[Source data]

+++

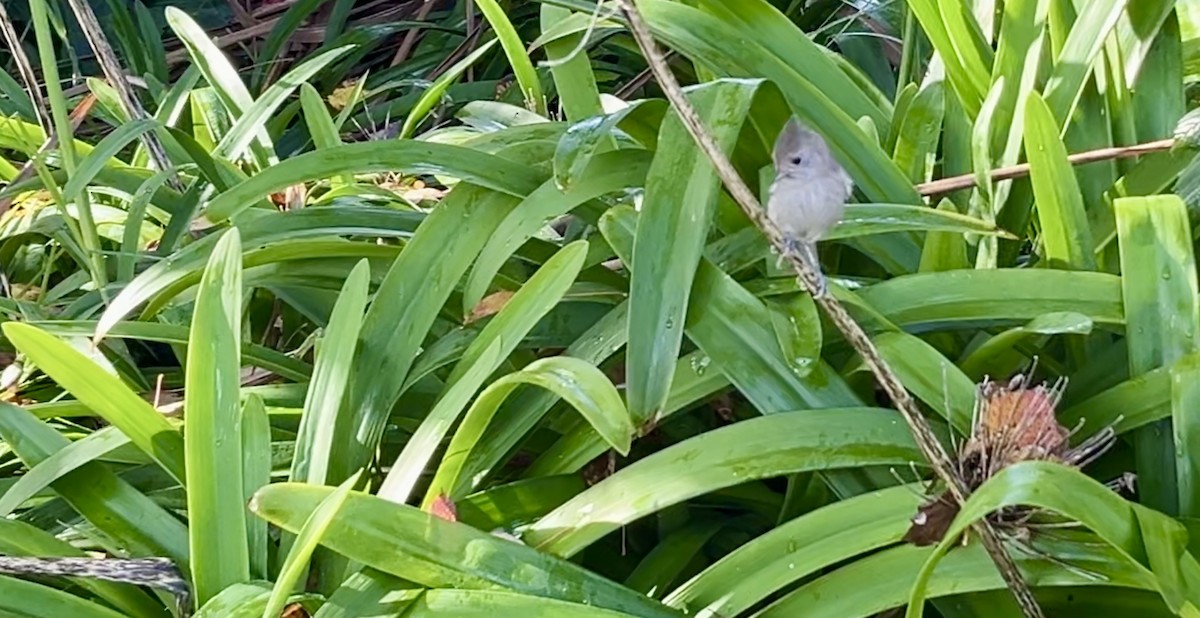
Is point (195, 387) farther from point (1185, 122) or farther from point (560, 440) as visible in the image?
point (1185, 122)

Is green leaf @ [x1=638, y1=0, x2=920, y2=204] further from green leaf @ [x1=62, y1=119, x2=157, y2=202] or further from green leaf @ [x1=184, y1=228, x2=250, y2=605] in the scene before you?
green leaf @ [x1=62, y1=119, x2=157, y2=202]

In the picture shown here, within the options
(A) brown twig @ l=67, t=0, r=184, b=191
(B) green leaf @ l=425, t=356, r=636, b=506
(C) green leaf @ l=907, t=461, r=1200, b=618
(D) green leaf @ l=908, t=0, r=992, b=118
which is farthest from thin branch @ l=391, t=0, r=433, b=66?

+++

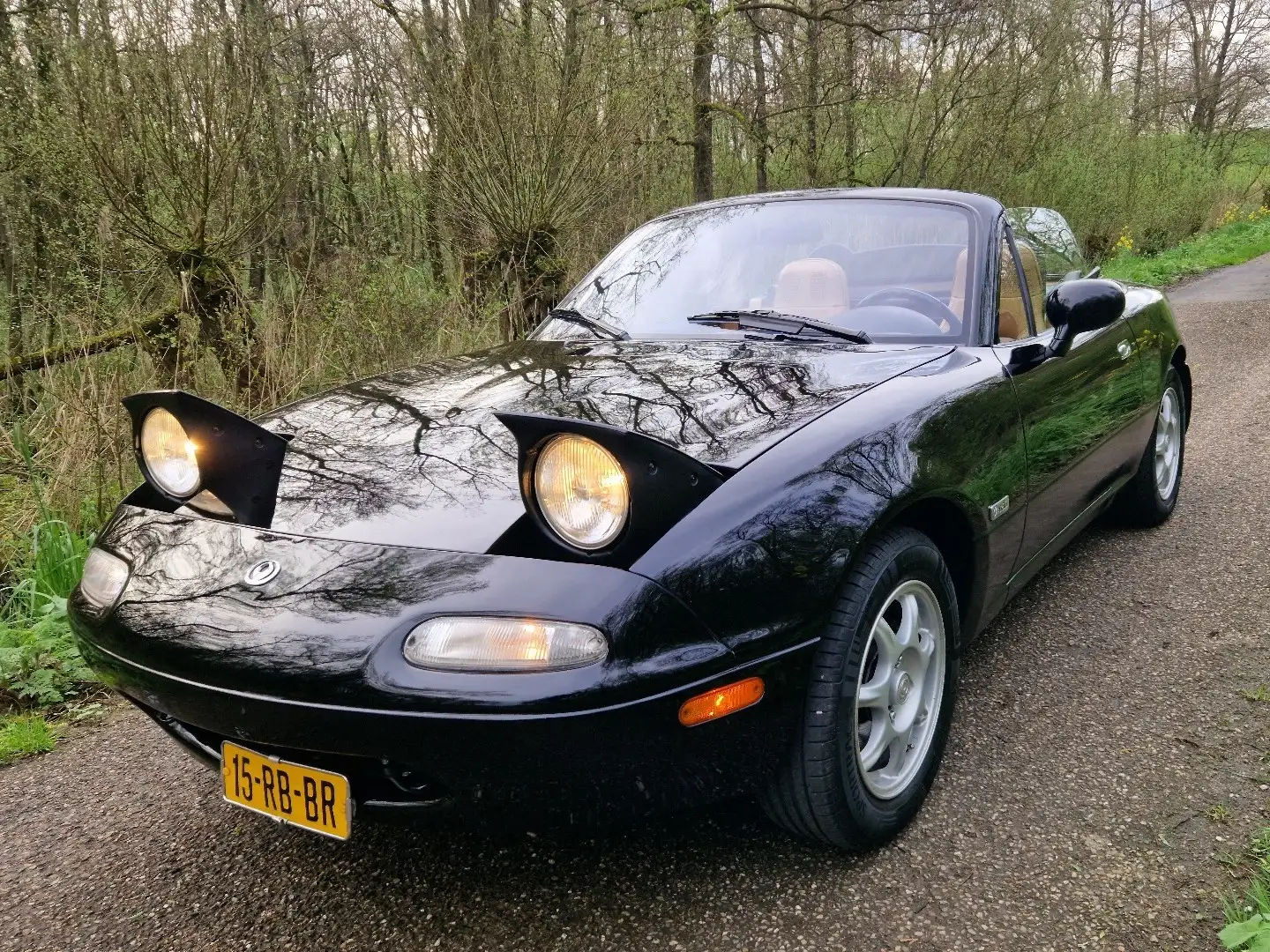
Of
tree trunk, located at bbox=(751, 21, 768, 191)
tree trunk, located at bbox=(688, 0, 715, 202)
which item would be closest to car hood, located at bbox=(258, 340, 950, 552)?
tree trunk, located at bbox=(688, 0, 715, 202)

+++

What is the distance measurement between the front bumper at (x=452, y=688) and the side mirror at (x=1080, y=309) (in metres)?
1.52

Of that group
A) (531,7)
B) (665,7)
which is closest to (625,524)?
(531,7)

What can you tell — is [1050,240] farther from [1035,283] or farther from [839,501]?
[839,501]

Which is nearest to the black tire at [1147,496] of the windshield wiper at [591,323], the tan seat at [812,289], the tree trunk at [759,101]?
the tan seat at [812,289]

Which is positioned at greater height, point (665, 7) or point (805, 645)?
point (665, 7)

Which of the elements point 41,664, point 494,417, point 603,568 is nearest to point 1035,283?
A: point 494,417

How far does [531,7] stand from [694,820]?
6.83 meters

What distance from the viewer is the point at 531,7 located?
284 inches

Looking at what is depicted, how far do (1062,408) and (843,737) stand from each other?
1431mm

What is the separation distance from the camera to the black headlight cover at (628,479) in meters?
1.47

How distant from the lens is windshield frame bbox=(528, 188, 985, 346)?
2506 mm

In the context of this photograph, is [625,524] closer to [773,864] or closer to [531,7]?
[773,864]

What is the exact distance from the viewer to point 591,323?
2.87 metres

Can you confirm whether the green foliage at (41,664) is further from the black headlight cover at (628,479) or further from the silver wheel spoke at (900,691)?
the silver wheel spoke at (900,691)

+++

# [Objective]
Return the items word for word, from the line with "Which is nearest" to the line with "2.87 metres", including both of those lines.

# [Full answer]
Which is nearest to the black tire at [1147,496] of the windshield wiper at [591,323], the tan seat at [812,289], the tree trunk at [759,101]?
the tan seat at [812,289]

Which is positioned at greater height, point (665, 7) or point (805, 645)?
point (665, 7)

Which of the elements point 41,664, point 494,417, point 603,568 is nearest to point 1035,283?
A: point 494,417

How far does [531,7] stand from [694,820]?
6.83 meters

What distance from the viewer is the point at 531,7 located?
284 inches

Looking at what is depicted, how far do (1062,408) and (843,737) stand from each other?
1431mm

What is the separation distance from the camera to the black headlight cover at (628,479) in meters?
1.47

How distant from the lens is windshield frame bbox=(528, 188, 985, 346)?
2506 mm

In the context of this photograph, is [625,524] closer to [773,864] or closer to [531,7]?
[773,864]

What is the exact distance from the viewer to point 591,323?
2.87 metres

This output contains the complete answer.